Sustainability at Caltech may now be on the front burner, but it is hardly new. In the early 1960s, a few graduate students started a small recycling program on campus that has grown over the years. Since the mid-90s, the Institute has had an Electric Vehicle Club, maintaining electric cars and sponsoring various events. The recent heightened interest is not surprising, either, given the widespread recognition that the world’s growing population and rapid development in the Third World are straining Earth’s resources. The spectre of global warming brings a new urgency to concerns about the future of the planet.

“Sustainability and green engineering are the new buzz words on campus,” says Caltech senior Michael Ferrara, the president of the Caltech chapter of Engineers for a Sustainable World (ESW), an education and activist organization for young engineers. “Students are engaged because they have the knowledge and tools to contribute to the solutions of the global situation.”

Ferrara is one of many Caltech students who are not just thinking green but are actively involved in issues related to sustainability and socially responsible entrepreneurship. Besides meeting to discuss the world’s woes, some of them are starting projects, including companies, to address a variety of sustainability-related problems. One of their primary test beds is Guatemala, where a few Caltech initiatives are currently in various stages of development.

 

Deplorable living conditions in Guatemala influenced two Caltech start-up ventures that originated in a class focusing on improving conditions in the developing world through engineering.

Task A> List every organization named in the passage on sustainability at Caltech.
Task B> From the passage on sustainability at Caltech, transcribe the part that opens with the words "Ferrara is one" and closes with "world through engineering.".

Data shown>

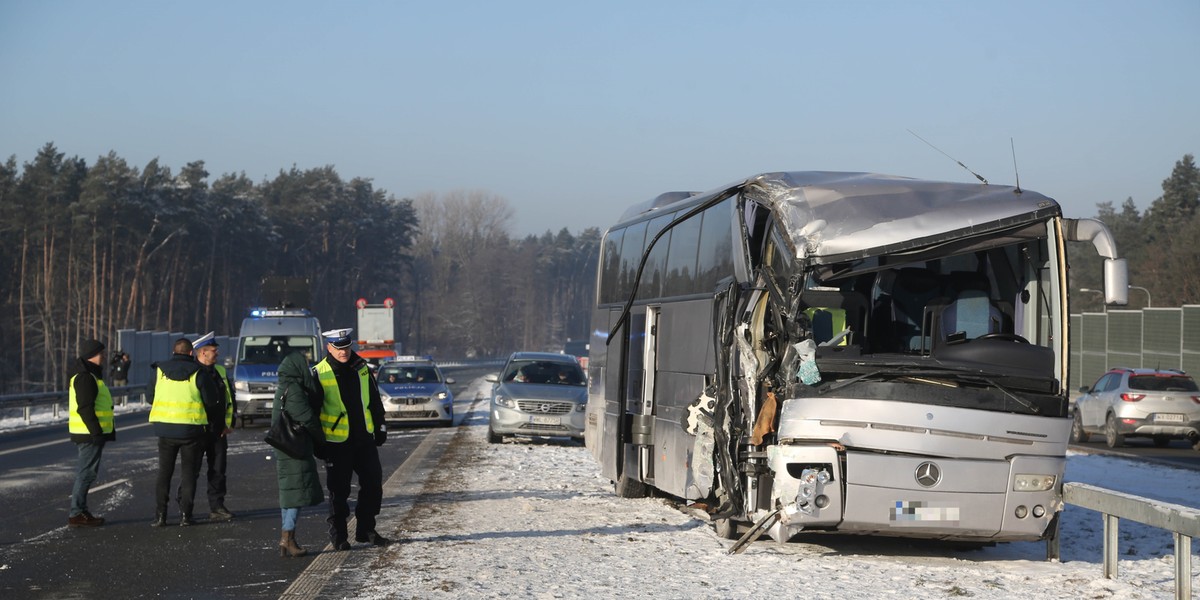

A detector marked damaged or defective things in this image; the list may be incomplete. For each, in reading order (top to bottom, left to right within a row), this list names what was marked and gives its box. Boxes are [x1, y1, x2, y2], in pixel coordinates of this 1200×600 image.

Exercise answer A>
- Caltech
- the Electric Vehicle Club
- Engineers for a Sustainable World (ESW)

Exercise answer B>
Ferrara is one of many Caltech students who are not just thinking green but are actively involved in issues related to sustainability and socially responsible entrepreneurship. Besides meeting to discuss the world’s woes, some of them are starting projects, including companies, to address a variety of sustainability-related problems. One of their primary test beds is Guatemala, where a few Caltech initiatives are currently in various stages of development.

 

Deplorable living conditions in Guatemala influenced two Caltech start-up ventures that originated in a class focusing on improving conditions in the developing world through engineering.